__WORK TO COMPLETE__.
Find, in the records below, the line that contains "научили петь мелодию" and the line that contains "Indonesia, Papua, Raja". Copy those two lines and everything between them exactly, but not the pictures.

============

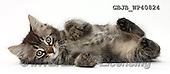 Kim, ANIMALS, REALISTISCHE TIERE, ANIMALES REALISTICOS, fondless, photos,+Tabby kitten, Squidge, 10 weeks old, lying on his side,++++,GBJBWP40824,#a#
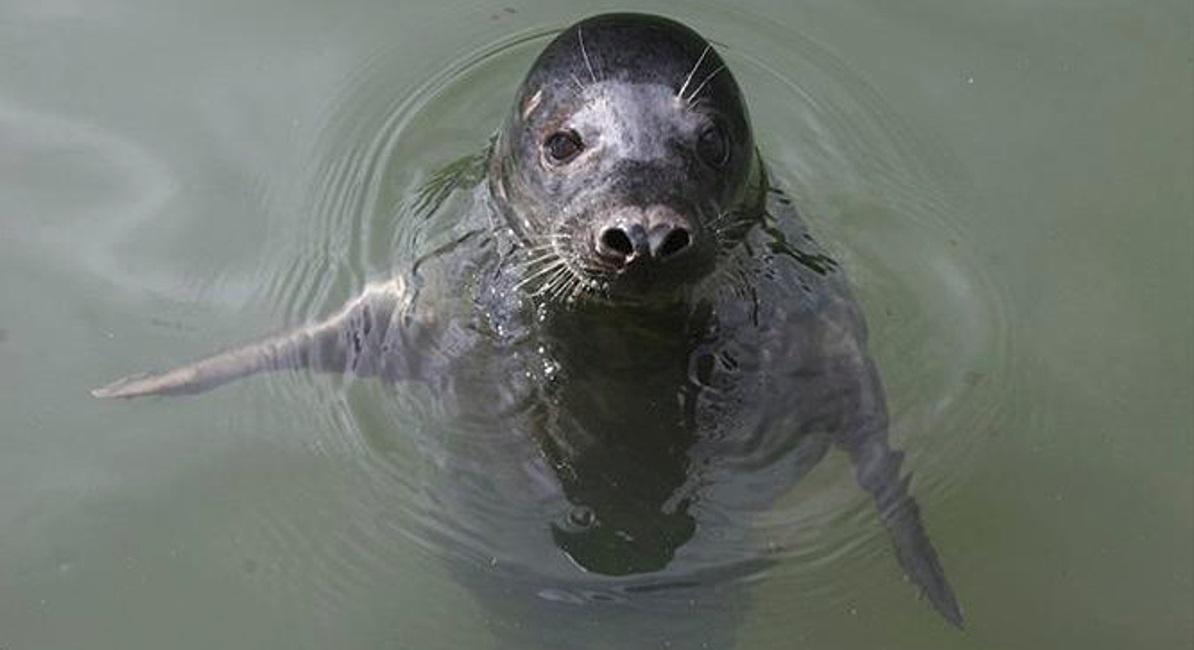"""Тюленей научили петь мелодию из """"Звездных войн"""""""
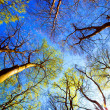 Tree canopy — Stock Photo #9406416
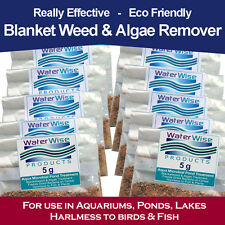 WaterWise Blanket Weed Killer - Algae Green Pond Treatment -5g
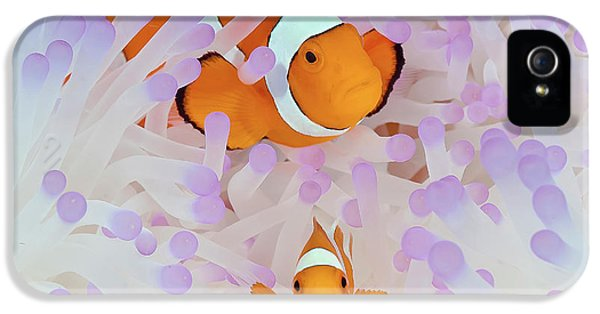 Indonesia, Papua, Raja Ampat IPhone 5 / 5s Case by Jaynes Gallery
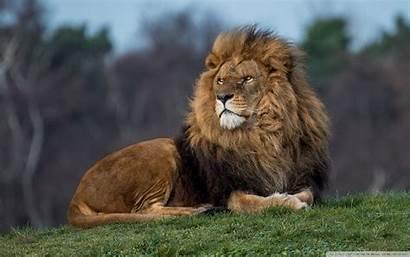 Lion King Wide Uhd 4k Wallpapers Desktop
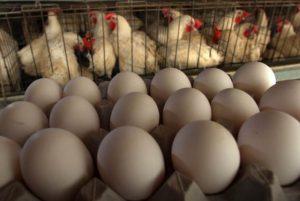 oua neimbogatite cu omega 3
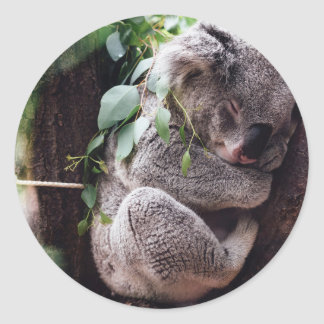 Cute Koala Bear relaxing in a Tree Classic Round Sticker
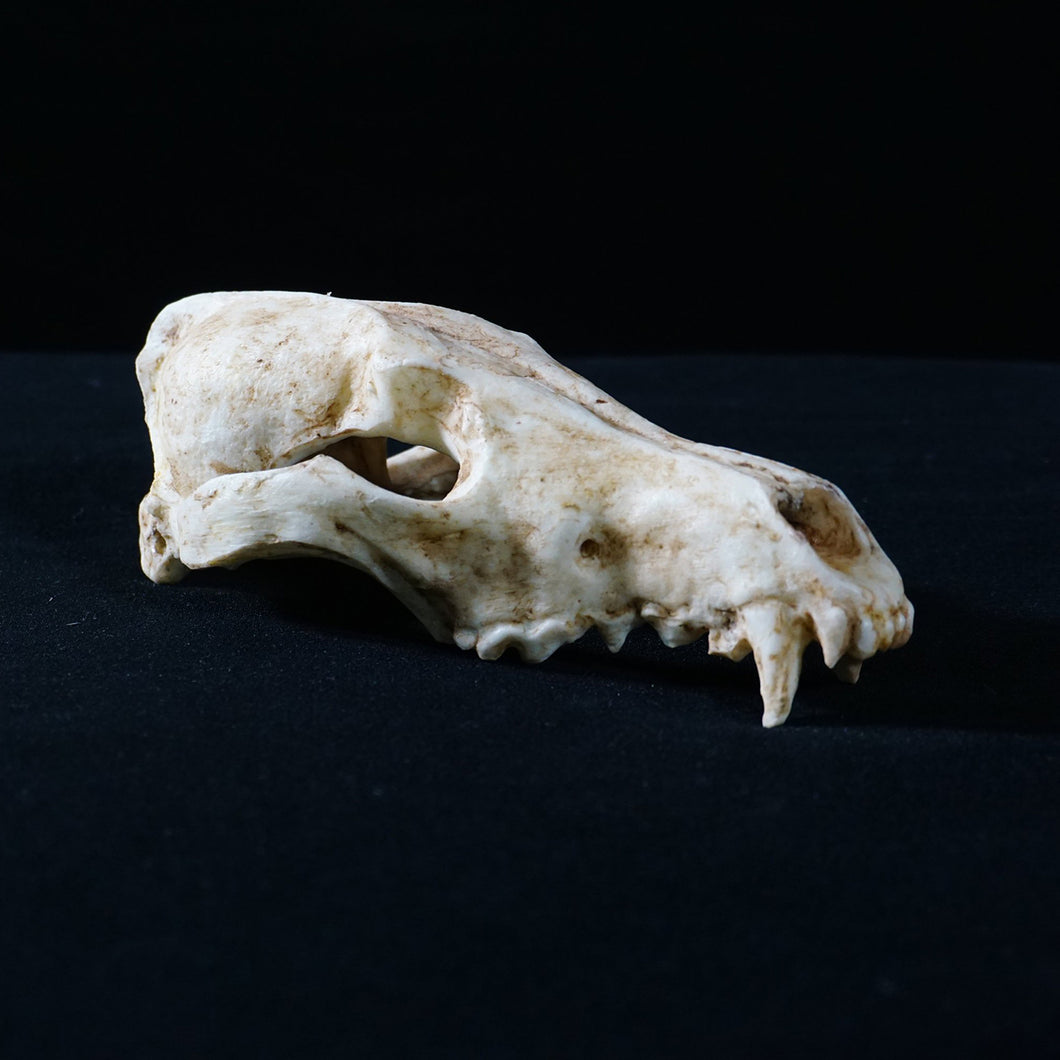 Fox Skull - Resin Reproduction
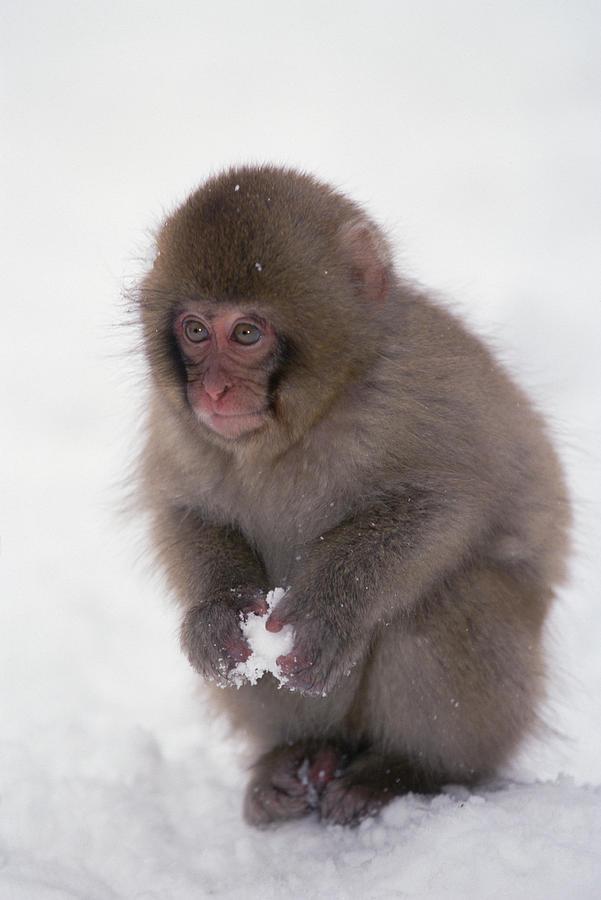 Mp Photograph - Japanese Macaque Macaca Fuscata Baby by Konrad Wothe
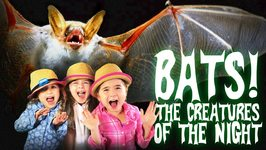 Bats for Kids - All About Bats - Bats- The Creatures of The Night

============

__RESULT BELOW__.
"""Тюленей научили петь мелодию из """"Звездных войн"""""""
 Tree canopy — Stock Photo #9406416
 WaterWise Blanket Weed Killer - Algae Green Pond Treatment -5g
 Indonesia, Papua, Raja Ampat IPhone 5 / 5s Case by Jaynes Gallery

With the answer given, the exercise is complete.